Goed dat ze dit aangeven. Ze hadden er ook op kunnen wijzen dat de staatsregering van Arizona in 2019 „de eerste staat werd die alle beroeps- en beroepslicenties buiten de staat erkende”. Dit hebben ze niet vermeld. Is dit omdat de wetgeving in Arizona die dit deed, werd aangenomen door een wetgevende macht van een Republikeinse meerderheid en ondertekend door een Republikeinse gouverneur?

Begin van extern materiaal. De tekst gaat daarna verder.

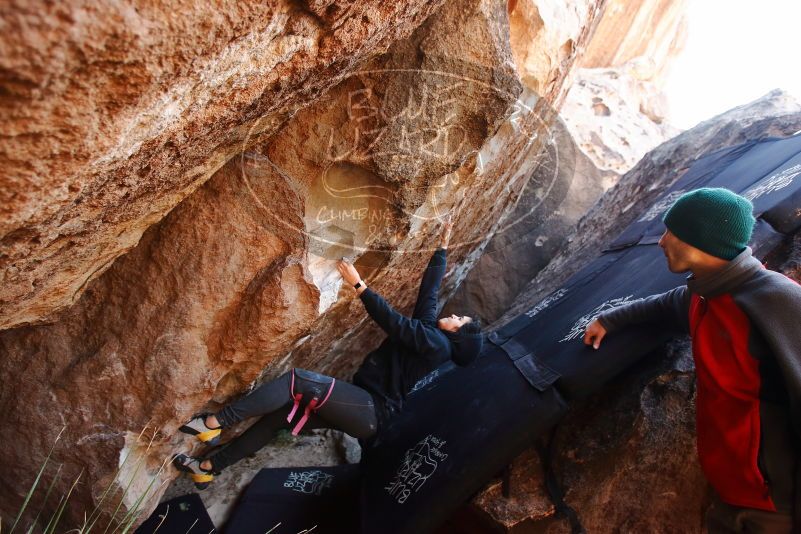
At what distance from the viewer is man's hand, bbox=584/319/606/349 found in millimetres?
2592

Een van de links in de twee hierboven geciteerde paragrafen uit het Economisch Rapport van de president is naar Morris M. Kleiner en Evan J. Soltas, "A Welfare Analysis of Occupational Licensing in US States", oktober 2019. Kleiner is de man wanneer het komt tot de analyse van beroepslicenties. Soltas is een stafeconoom bij de Council of Economic Advisers, met verlof van MIT waar hij zijn Ph.D. in de economie. Ik ben genoeg in de blogwereld geweest om me te herinneren dat mensen zijn werk citeerden toen hij een vroegrijpe middelbare scholier was. Hier is de samenvatting van de Kleiner/Soltas-studie:

We beoordelen de welvaartsgevolgen van beroepslicenties voor werknemers en consumenten. We schatten een model van arbeidsmarktevenwicht waarin vergunningverlening het arbeidsaanbod beperkt, maar ook de vraag naar arbeid beïnvloedt via de kwaliteit en selectie van werknemers. In de marge van beroepen waarvoor verschillende vergunningen worden verleend tussen Amerikaanse staten, zien we dat het verlenen van vergunningen de lonen en uren verhoogt, maar de werkgelegenheid vermindert. We schatten een gemiddeld welvaartsverlies van 12 procent van het beroepsoverschot. Werknemers en consumenten dragen respectievelijk 70 en 30 procent van de incidentie. Een hogere betalingsbereidheid compenseert 80 procent van de hogere prijzen voor consumenten, en hogere lonen compenseren werknemers voor 60 procent van de kosten van verplichte investeringen in beroepsspecifiek menselijk kapitaal.